## RECORDS TO USE
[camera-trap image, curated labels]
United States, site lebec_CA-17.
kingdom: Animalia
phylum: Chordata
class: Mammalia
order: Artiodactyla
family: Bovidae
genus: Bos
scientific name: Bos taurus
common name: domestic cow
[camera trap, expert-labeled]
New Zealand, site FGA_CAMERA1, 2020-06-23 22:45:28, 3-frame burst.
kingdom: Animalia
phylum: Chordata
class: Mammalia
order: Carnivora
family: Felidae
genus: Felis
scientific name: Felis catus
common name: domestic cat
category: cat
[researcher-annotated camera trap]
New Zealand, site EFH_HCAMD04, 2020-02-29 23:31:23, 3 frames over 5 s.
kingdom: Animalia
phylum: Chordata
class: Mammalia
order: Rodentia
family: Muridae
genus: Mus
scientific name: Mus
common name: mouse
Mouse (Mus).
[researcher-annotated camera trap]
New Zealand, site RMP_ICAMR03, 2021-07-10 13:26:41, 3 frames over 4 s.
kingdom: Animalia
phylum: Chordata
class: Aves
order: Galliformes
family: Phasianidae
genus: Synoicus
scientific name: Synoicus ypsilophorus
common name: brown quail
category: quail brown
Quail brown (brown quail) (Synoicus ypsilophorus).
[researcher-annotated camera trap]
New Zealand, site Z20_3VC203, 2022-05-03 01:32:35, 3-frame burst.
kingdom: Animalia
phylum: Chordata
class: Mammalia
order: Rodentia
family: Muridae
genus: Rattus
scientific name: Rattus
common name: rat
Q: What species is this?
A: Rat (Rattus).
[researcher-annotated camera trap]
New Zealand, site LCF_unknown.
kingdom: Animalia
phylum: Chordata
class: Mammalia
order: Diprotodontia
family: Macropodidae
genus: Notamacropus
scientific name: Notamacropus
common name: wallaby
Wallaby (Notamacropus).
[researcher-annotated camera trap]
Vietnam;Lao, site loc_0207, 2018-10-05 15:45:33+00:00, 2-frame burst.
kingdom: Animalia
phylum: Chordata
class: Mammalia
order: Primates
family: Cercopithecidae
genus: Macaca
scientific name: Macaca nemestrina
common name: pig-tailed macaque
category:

## PROBLEM TO WORK ON
Only the lines from the one containing "scientific name: Rattus" through the final line of the material should be printed, each word for word. Both of those lines count.

## RESULT
scientific name: Rattus
common name: rat
Q: What species is this?
A: Rat (Rattus).
[researcher-annotated camera trap]
New Zealand, site LCF_unknown.
kingdom: Animalia
phylum: Chordata
class: Mammalia
order: Diprotodontia
family: Macropodidae
genus: Notamacropus
scientific name: Notamacropus
common name: wallaby
Wallaby (Notamacropus).
[researcher-annotated camera trap]
Vietnam;Lao, site loc_0207, 2018-10-05 15:45:33+00:00, 2-frame burst.
kingdom: Animalia
phylum: Chordata
class: Mammalia
order: Primates
family: Cercopithecidae
genus: Macaca
scientific name: Macaca nemestrina
common name: pig-tailed macaque
category:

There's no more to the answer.